Ahli Harvard Ungkap Minum Kopi Bikin Perempuan Berumur Panjang
Jakarta, CNBC Indonesia - Kabar gembira bagi para pencinta kopi. Sebuah penelitian skala besar mengungkapkan bahwa mengonsumsi kopi secara rutin memiliki kaitan erat dengan penuaan yang lebih sehat dan umur yang lebih panjang, khususnya bagi wanita.
Studi yang dipimpin oleh seorang peneliti Harvard, Dr. Sara Mahdavi, menemukan bahwa minum kopi dapat membantu penuaan yang sehat pada wanita.
Temuan komprehensif ini dilakukan dengan memantau hampir 50.000 wanita selama tiga dekade (30 tahun). Hasilnya menunjukkan bahwa mereka yang mengonsumsi kopi dalam jumlah moderat cenderung memiliki risiko lebih rendah terhadap penyakit kronis dibandingkan mereka yang tidak mengonsumsi kopi.
"Temuan ini menunjukkan bahwa kopi berkafein bukan teh atau kopi tanpa kafein mungkin secara unik mendukung jalur penuaan yang mempertahankan fungsi mental dan fisik," kata Mahdavi, seorang peneliti pascadoktoral di Harvard T.H. Chan School of Public Health.
Riset tersebut, yang dipresentasikan dalam pertemuan tahunan American Society of Nutrition, belum dipublikasikan atau ditinjau secara ilmiah.

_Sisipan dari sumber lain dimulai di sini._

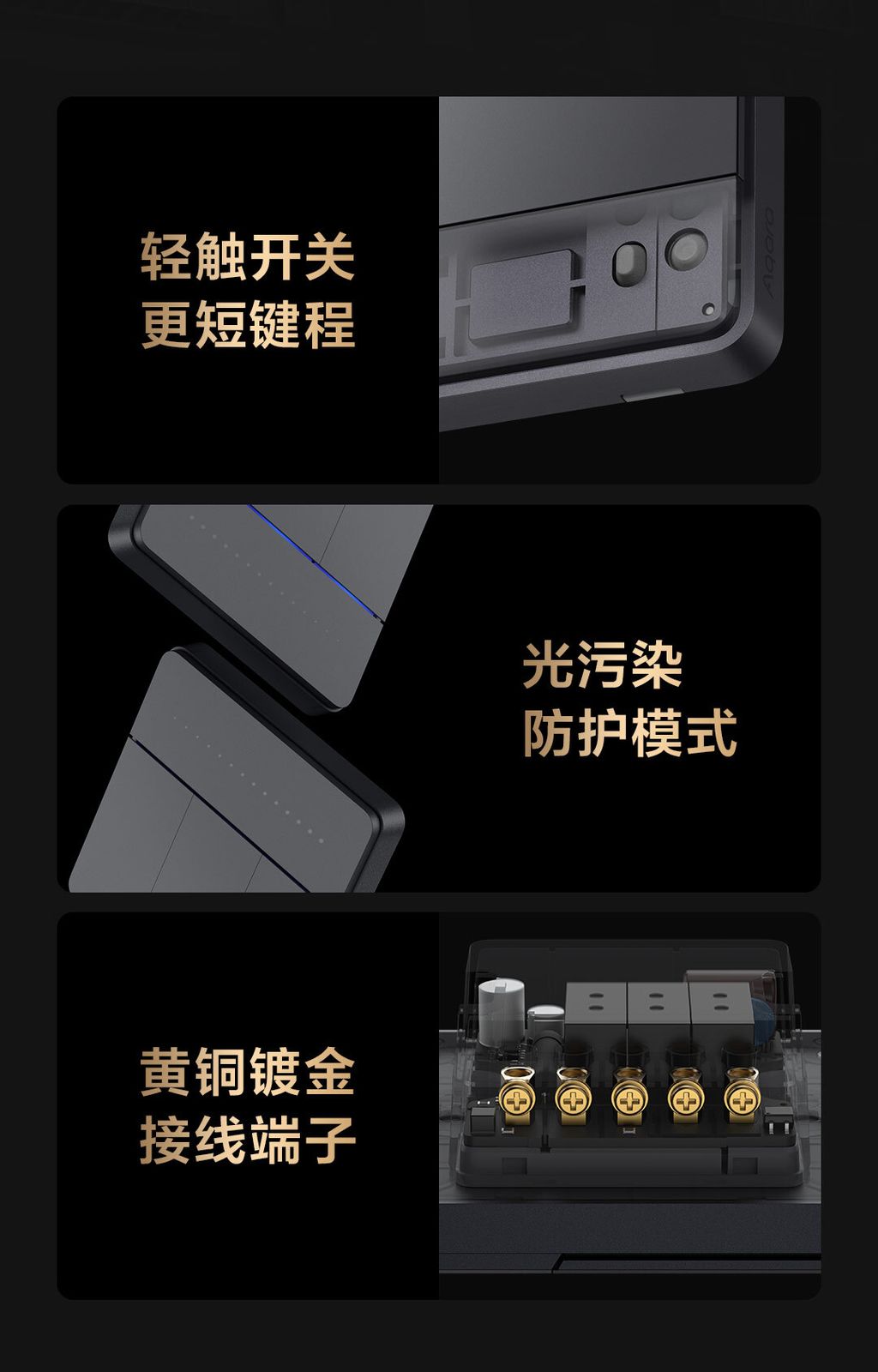 轻触开关
更短键程

Aqara

光污染
防护模式

黄铜镀金
接线端子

Para peneliti mengikuti 47.513 wanita selama beberapa dekade, dimulai pada tahun 1984, dan menganalisis data kesehatan dan kebiasaan minum kopi mereka.
Pada tahun 2016, hanya 3.706 peserta yang dianggap menua dengan sehat. Faktor-faktor yang dipertimbangkan para peneliti untuk mendefinisikan penuaan sehat adalah:
- Berusia 70 tahun atau lebih
- Tidak memiliki 11 penyakit kronis, termasuk penyakit jantung, diabetes tipe 2, dan kanker
- Melaporkan kesehatan mental yang positif
- Mampu mempertahankan fungsi fisik
- Tidak memiliki masalah ingatan atau gangguan kognitif
Para peneliti mempertimbangkan faktor gaya hidup tambahan seperti merokok, frekuensi olahraga, dan diet, dan menyesuaikan kontribusi faktor-faktor tersebut terhadap hasil kesehatan.
Para peserta juga diminta untuk berbagi seberapa sering mereka minum kopi, teh, dan Coca-Cola atau Pepsi, yang semuanya dapat menjadi sumber kafein. Studi tersebut menemukan bahwa wanita yang minum setidaknya satu cangkir kopi setiap hari lebih cenderung termasuk dalam kelompok lansia sehat.
Di antara kelompok lansia sehat, setiap tambahan satu cangkir kopi yang mereka minum setiap hari dikaitkan dengan peningkatan peluang 2% hingga 5% untuk menua dengan baik, mencapai puncaknya sekitar lima cangkir kecil sehari.
Minum teh atau kopi tanpa kafein tidak menunjukkan hubungan yang jelas dengan penuaan yang sehat dalam penelitian tersebut, dan minum cola secara drastis menurunkan peluang hasil kesehatan yang positif.
Seberapa banyak kopi per hari yang mengarah pada penuaan yang sehat masih diperdebatkan. Mahdavi mengatakan bahwa minum hingga tujuh cangkir kecil kopi setiap hari dikaitkan dengan penuaan yang sehat dalam penelitian tersebut, tetapi apakah jumlah tersebut sehat atau tidak dapat berubah tergantung pada orangnya.
Studi terbaru lainnya telah menunjukkan potensi manfaat kesehatan dari minum kopi. Sebuah studi terbaru terhadap hampir 50.000 orang dewasa AS yang diterbitkan Mei lalu menemukan bahwa minum satu hingga tiga cangkir kopi sehari dapat menurunkan peluang seseorang untuk meninggal sekitar 15% dalam sembilan hingga 11 tahun berikutnya, dibandingkan dengan mereka yang tidak mengonsumsi minuman tersebut.
"Konsumsi kopi dalam jumlah sedang mungkin menawarkan beberapa manfaat perlindungan jika dikombinasikan dengan perilaku sehat lainnya seperti olahraga teratur, diet sehat, dan menghindari merokok," kata Mahdavi dalam siaran pers.
Meskipun penelitian ini menambah bukti sebelumnya yang menunjukkan bahwa konsumsi kopi mungkin terkait dengan penuaan yang sehat, manfaat dari kopi relatif kecil dibandingkan dengan dampak kebiasaan gaya hidup sehat secara keseluruhan dan memerlukan penyelidikan lebih lanjut.